**Source document:**
=== Begin Enclosure ===

GROUP ACTIVITIES AND REFERENCE MARKET

After a slight contraction in 2024, global production of passenger cars and light commercial vehicles up to 6 tons recorded a modest 1% increase in the first three months of 2025 compared to 2024, reaching 21.7 million units. However, notwithstanding this positive headline, the automotive sector presented a mixed picture across regions and continued to face mounting challenges.

A major factor weighing on the industry was the introduction of new tariffs, particularly by the U.S. administration — a key risk to global light vehicle production. These measures include direct tariffs on vehicles and vehicle parts affecting North America and countries exporting to the U.S. such as Japan, Korea and Europe, as well as more general reciprocal and retaliatory tariffs impacting other international markets. Some original equipment manufacturers (OEMs) even halted production and shipments to limit exposure to tariffed overstocking.

At the same time, the broader macroeconomic scenario remained fragile, with global GDP growth forecast at just 2.3% for 2025 — the weakest performance since 2009, excluding the COVID-19 years. High interest rates, affordability pressures, and weakening consumer confidence continued to weigh on vehicle demand in many markets.

The transition to electrification is also proving more complex than expected. While battery electric vehicle (BEV) sales continued to grow, their pace slowed in several regions as governments reviewed subsidy schemes and regulatory targets. In response to affordability concerns, uneven infrastructure, and shifting policies, carmakers adopted a more cautious approach, delaying or partly redefining their electrification strategies.

Uncertainties due to conflicts (Russia-Ukraine and the Middle East) continued, impacting economic activity and consumer sentiment.

Looking at regional trends, the European automotive market started slow in Q1 2025, with a 7% decline, driven by weak consumer sentiment and persistent macroeconomic uncertainty. It is also worth noting that Q1 2024 provided a relatively strong comparison base. Light vehicle production in Europe is expected to underperform in 2025, declining by 3% compared to the previous year.

=== End Enclosure ===

**Work to complete:**
Resume the automotive market report after its final sentence, continuing it in the same formal style.

**Data section:**
=== Begin Enclosure ===

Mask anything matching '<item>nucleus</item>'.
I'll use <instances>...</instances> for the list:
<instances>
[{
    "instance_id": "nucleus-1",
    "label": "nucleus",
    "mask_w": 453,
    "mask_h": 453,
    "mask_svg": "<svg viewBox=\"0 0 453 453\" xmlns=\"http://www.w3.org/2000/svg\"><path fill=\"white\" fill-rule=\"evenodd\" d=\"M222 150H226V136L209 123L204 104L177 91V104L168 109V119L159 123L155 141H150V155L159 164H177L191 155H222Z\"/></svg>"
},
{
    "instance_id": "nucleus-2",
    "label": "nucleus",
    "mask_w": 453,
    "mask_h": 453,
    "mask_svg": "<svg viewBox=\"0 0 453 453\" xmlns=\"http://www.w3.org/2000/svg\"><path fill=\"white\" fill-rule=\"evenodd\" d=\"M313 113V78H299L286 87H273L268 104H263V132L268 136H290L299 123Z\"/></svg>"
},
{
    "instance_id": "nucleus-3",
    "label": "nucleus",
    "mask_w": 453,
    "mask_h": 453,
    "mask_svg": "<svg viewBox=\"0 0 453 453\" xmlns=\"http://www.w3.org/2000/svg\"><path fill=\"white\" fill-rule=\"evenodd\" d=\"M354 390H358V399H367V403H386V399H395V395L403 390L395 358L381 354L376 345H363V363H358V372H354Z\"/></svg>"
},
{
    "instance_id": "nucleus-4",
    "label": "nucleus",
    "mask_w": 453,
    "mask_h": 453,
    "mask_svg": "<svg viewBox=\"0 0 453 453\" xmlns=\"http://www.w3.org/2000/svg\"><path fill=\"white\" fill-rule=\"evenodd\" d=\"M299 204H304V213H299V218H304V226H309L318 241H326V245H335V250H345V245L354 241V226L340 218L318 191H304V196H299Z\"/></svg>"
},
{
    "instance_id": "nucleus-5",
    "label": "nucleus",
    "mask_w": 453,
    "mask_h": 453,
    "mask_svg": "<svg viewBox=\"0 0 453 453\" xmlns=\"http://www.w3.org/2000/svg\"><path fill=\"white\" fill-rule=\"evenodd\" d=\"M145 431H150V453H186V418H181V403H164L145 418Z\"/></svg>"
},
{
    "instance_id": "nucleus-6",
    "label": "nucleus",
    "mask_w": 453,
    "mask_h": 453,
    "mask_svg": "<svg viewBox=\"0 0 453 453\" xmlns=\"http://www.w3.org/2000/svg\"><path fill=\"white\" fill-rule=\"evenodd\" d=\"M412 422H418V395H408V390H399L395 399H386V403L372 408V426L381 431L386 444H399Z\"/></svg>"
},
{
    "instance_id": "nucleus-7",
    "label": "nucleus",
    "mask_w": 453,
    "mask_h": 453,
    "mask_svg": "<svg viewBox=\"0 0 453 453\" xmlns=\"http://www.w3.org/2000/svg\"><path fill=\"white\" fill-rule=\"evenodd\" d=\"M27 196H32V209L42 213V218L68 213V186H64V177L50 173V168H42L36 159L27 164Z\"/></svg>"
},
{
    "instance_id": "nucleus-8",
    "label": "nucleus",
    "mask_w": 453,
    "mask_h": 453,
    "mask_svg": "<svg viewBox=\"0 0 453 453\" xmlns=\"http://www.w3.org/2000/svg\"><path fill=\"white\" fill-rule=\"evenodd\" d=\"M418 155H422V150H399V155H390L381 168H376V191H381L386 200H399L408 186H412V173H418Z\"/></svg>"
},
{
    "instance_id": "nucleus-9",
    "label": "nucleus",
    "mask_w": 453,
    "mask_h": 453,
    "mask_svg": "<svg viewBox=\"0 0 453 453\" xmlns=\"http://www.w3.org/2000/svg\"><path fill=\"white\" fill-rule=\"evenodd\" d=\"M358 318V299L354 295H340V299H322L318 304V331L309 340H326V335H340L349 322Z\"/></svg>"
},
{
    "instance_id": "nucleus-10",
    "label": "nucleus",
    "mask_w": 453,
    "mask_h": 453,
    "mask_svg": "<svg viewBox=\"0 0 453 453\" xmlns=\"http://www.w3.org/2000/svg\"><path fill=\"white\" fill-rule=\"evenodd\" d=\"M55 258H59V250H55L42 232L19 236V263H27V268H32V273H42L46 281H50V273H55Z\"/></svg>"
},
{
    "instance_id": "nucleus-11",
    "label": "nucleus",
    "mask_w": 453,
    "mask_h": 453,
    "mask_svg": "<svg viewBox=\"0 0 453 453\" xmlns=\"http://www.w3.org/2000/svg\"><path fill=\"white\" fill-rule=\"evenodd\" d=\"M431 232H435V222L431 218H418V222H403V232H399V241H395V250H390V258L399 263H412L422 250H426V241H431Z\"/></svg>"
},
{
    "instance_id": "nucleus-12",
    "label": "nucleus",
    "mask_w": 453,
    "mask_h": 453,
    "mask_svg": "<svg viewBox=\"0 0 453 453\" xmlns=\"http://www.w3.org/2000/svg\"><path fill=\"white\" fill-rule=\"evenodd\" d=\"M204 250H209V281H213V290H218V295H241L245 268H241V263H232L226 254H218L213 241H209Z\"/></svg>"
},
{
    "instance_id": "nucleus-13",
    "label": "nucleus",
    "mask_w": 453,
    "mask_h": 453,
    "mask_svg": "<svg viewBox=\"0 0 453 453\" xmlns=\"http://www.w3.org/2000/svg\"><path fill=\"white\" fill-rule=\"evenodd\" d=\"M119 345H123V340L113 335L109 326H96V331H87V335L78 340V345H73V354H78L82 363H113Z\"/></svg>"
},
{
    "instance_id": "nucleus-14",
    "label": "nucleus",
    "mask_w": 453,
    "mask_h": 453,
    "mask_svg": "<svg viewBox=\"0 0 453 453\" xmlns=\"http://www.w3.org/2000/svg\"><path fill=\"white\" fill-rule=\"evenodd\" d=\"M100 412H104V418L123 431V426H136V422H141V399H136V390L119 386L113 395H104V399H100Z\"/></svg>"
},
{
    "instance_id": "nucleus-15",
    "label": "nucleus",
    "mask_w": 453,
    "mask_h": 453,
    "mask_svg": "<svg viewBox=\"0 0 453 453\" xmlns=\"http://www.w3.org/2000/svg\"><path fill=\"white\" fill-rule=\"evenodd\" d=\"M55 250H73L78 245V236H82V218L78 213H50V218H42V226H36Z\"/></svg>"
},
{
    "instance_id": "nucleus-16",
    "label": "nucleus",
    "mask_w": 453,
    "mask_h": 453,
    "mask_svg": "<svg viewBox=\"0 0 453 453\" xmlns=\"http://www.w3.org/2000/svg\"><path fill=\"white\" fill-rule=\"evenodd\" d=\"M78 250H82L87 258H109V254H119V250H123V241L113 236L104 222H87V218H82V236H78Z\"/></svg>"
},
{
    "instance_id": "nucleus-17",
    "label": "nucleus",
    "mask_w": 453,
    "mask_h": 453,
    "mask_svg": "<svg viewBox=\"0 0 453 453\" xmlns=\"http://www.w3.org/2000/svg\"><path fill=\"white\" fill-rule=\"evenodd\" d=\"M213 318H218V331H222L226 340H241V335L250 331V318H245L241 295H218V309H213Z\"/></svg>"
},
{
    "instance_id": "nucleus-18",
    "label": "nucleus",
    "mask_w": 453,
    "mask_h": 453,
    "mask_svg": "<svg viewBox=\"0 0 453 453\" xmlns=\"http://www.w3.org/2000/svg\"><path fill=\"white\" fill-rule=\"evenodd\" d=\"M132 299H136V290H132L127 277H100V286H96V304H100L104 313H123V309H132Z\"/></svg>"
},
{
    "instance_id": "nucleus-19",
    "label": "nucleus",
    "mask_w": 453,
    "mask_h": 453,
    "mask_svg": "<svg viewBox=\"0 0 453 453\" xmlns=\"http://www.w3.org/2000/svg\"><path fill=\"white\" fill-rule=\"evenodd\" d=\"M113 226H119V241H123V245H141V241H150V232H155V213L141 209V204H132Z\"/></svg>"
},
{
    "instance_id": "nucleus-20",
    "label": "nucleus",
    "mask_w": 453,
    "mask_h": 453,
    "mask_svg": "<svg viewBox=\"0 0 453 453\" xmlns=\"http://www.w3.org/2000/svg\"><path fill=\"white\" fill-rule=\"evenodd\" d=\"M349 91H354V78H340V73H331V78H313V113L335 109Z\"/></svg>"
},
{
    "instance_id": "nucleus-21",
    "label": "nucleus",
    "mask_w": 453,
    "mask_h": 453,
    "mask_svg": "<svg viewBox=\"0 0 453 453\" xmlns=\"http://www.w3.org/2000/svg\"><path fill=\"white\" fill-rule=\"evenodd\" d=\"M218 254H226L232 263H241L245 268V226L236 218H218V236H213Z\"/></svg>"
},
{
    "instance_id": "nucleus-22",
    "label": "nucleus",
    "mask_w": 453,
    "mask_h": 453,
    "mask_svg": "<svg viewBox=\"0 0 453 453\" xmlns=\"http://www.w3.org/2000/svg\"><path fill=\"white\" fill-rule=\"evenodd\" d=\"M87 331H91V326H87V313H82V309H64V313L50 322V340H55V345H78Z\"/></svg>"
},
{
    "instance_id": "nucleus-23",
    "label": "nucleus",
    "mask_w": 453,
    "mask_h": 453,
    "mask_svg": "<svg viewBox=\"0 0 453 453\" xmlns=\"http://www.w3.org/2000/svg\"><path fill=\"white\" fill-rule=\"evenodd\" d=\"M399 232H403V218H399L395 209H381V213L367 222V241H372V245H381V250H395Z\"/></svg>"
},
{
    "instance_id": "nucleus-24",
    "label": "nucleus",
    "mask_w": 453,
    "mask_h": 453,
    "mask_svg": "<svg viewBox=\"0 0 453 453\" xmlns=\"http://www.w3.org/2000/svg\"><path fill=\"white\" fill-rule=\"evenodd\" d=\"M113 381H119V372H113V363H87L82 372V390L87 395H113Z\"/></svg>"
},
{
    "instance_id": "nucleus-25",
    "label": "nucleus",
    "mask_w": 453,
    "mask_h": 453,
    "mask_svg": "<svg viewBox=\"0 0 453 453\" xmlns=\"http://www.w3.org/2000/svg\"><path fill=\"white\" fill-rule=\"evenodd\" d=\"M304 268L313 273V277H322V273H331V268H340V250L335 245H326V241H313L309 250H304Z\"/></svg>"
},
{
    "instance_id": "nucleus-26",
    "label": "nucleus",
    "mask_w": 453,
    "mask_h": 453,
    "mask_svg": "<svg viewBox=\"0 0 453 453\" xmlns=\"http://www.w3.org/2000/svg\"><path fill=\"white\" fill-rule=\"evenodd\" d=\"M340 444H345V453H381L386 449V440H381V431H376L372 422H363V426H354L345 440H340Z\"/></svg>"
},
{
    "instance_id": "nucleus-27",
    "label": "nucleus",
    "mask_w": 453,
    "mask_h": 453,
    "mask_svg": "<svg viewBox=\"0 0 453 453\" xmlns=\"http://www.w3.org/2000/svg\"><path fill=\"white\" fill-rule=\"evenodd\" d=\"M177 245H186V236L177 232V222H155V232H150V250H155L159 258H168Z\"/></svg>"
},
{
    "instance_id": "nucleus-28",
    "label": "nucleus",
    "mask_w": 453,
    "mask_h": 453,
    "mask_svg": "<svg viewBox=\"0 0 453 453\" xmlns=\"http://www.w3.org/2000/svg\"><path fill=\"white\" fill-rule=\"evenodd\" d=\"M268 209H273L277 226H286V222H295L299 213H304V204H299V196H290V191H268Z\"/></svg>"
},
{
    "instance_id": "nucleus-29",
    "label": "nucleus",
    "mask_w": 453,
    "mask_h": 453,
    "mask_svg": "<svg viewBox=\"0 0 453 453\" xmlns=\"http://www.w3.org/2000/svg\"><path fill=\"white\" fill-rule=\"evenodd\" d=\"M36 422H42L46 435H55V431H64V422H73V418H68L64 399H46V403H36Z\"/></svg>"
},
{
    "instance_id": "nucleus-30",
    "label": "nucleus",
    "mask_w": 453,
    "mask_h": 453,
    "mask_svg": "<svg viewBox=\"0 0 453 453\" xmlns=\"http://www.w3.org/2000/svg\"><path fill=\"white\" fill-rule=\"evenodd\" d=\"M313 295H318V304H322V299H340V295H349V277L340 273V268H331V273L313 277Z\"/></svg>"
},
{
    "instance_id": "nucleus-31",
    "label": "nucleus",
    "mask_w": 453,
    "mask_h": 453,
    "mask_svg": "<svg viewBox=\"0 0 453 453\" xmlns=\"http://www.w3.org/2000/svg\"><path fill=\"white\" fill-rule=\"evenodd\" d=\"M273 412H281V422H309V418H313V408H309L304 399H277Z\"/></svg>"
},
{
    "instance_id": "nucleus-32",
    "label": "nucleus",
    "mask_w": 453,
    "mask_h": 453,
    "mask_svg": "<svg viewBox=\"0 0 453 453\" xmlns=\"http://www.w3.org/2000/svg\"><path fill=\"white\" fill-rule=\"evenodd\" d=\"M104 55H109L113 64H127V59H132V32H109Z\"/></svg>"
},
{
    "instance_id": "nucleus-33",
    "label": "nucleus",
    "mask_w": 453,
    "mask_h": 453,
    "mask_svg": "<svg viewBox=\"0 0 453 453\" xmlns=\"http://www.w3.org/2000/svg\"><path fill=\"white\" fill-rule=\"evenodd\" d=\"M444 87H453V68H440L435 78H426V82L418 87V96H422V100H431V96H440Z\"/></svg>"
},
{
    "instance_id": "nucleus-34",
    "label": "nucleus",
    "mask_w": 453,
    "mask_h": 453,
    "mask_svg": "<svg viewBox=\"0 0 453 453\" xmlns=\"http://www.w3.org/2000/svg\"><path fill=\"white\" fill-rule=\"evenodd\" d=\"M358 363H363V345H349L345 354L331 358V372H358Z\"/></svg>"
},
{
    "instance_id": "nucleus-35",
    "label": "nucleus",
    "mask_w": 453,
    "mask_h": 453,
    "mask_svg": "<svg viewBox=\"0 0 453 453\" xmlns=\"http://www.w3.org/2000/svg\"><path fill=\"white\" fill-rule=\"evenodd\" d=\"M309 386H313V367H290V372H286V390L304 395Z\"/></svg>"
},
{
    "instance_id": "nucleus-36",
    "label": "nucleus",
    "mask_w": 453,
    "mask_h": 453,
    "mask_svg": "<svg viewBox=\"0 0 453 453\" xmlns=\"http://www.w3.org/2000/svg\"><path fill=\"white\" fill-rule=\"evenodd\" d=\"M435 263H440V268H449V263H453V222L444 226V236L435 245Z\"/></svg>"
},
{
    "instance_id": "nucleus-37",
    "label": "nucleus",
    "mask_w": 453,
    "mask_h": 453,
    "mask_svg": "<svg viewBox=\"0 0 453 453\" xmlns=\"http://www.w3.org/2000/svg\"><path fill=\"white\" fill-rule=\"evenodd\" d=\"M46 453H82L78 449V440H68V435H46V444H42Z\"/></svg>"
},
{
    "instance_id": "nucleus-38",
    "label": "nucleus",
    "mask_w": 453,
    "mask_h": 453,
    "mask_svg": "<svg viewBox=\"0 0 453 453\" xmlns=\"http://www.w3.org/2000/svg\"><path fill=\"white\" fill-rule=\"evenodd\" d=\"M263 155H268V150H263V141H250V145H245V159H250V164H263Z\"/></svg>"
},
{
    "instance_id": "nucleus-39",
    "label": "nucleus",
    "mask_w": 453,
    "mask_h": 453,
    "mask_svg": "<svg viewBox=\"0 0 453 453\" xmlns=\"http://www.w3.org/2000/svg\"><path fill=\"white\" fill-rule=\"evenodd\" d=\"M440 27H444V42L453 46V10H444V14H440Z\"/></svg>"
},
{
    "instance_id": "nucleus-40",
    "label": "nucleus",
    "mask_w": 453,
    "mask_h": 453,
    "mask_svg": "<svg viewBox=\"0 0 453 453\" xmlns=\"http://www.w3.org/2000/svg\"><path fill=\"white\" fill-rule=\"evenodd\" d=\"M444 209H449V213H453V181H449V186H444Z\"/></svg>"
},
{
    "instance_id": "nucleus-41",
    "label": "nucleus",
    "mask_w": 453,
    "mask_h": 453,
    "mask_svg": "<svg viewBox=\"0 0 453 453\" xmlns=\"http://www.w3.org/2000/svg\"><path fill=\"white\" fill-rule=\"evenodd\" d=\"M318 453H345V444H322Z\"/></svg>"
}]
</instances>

=== End Enclosure ===

**Reply to the task:**
In North America, Q1 2025 closed with a 5% year-over-year decline, despite a slight rebound in March. Anticipation of new automotive tariffs and the resulting demand erosion led to significant cuts in the production outlook, with forecasts now projecting a 9% decline for the full year. Tariffs are increasing costs, disrupting supply chains, and dampening demand in a market already strained by high interest rates and limited credit access.

In China, vehicle production rose sharply in Q1 2025, up 11% year-over-year. This momentum was driven by the post–Lunar New Year stimulus measures introduced by the Chinese government, including major incentive schemes, scrappage programs, and trade-in offers. Broader economic stimuli aimed at supporting the 5% GDP growth target also helped offset the impact of US tariffs, at least temporarily. Looking ahead, light vehicle production in China should remain stable in 2025, with a 1% increase over 2024 levels.

Moving to Medium and Heavy commercial vehicles (trucks and buses over 6 tons), following a drop in 2024, worldwide production declined by 6% in Q1 2025. Brembo's core market, Europe, saw an even steeper contraction of 19%, with East Europe particularly hard hit. Full year 2025 worldwide production is now projected to end with a 1% decrease compared to 2024.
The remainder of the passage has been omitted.